━━━ Trecho fornecido
Como se pode observar, os Direitos Fundamentais, de certa forma, constituem um retorno à ideia do Direito Natural, pois se vinculam à própria natureza humana (arts. 1º da Declaração Universal dos Direitos Humanos). Quer isto dizer que tais normas emanam não da vontade do legislador, mas da própria natureza das coisas, das quais não podem se separar.
Contudo, sua efetiva imperatividade depende de previsão expressa ou implícita, de forma que, na atualidade, estão incorporados pelo Direito Positivo. Isto é salutar, porque supera discussões desnecessárias à sua aplicação pelos tribunais.
Por fim, em face ao exposto e diante do art. 228 CF/88, objeto do presente estudo, deve-se fazer a seguinte indagação: seria a inimputabilidade penal aos menores de 18 (dezoito) anos mera medida de política criminal ou se caracterizaria como um direito ou garantia inerente a todo ser humano em todo local e em qualquer sociedade?
Se a resposta for pela primeira opção, ter-se-á a impossibilidade do Poder Legislativo Derivado reduzir a maioridade penal, sob pena de se atacar tal alteração através de uma Ação Direta de Inconstitucionalidade, por ofensa ao art. 60, § 4º, IV CF/88. É necessária, pois, uma análise aprofundada acerca da natureza jurídica do disposto no art. 228 CF/88.
━━━━━━
━━━ Dados fornecidos
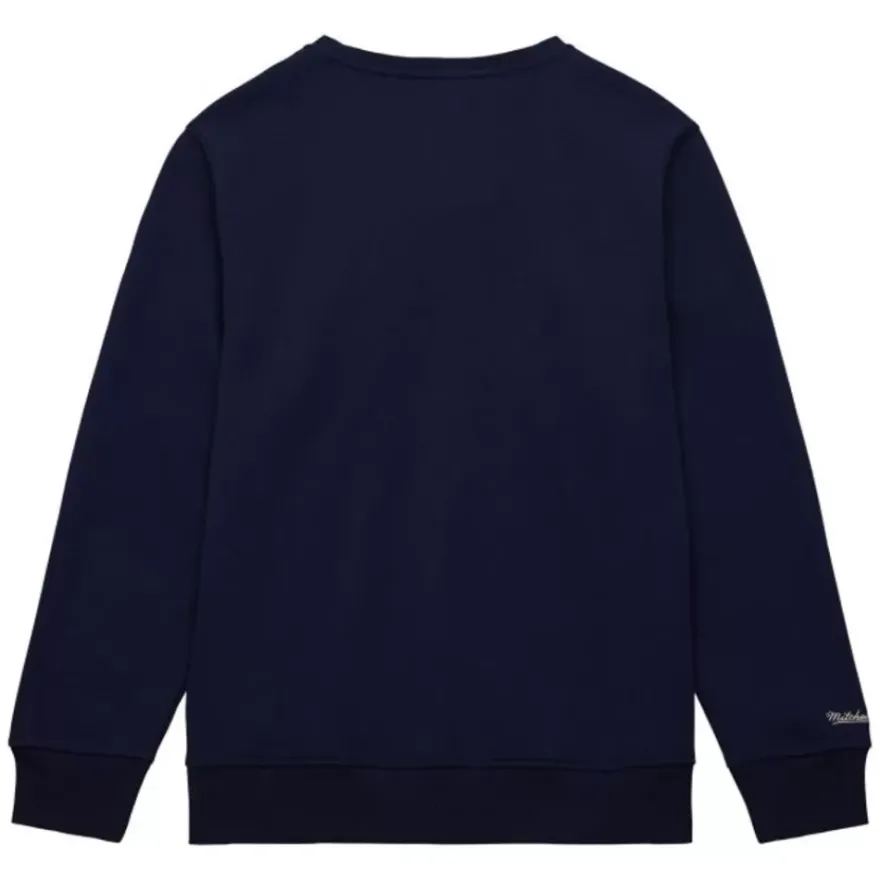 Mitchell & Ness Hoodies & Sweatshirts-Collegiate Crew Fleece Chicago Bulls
━━━━━━
━━━ Dados fornecidos
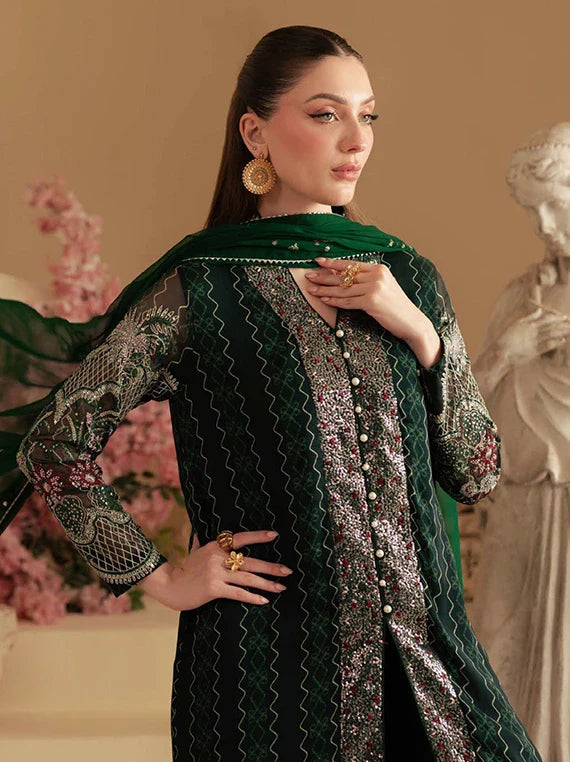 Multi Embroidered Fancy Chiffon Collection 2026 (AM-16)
━━━━━━
━━━ Dados fornecidos
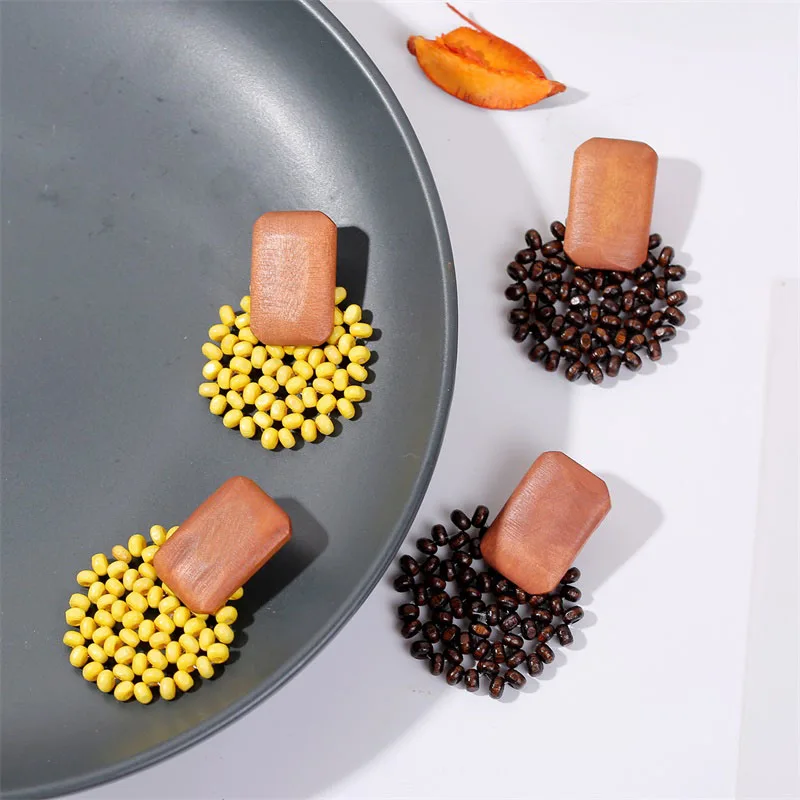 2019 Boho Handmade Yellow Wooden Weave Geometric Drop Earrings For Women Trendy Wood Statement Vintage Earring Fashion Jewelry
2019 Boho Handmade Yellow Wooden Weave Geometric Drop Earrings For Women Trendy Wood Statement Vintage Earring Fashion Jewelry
━━━━━━
- [Tarefas]
1. Segundo o trecho fornecido, de onde emanam as normas de Direitos Fundamentais?
2. Resuma o trecho fornecido em duas frases.
3. Copie do trecho fornecido a parte que vai de "Contudo, sua efetiva" a "em qualquer sociedade?".

- [Respostas por tarefa]
1. Da própria natureza das coisas, e não da vontade do legislador.

2. Os Direitos Fundamentais se vinculam à própria natureza humana, num retorno à ideia do Direito Natural, mas sua efetiva imperatividade depende de previsão expressa ou implícita, razão pela qual hoje estão incorporados pelo Direito Positivo. Diante do art. 228 da CF/88, indaga-se se a inimputabilidade penal dos menores de 18 anos é mera medida de política criminal ou um direito ou garantia inerente a todo ser humano, o que exige uma análise aprofundada da natureza jurídica desse dispositivo.

3.
Contudo, sua efetiva imperatividade depende de previsão expressa ou implícita, de forma que, na atualidade, estão incorporados pelo Direito Positivo. Isto é salutar, porque supera discussões desnecessárias à sua aplicação pelos tribunais.
Por fim, em face ao exposto e diante do art. 228 CF/88, objeto do presente estudo, deve-se fazer a seguinte indagação: seria a inimputabilidade penal aos menores de 18 (dezoito) anos mera medida de política criminal ou se caracterizaria como um direito ou garantia inerente a todo ser humano em todo local e em qualquer sociedade?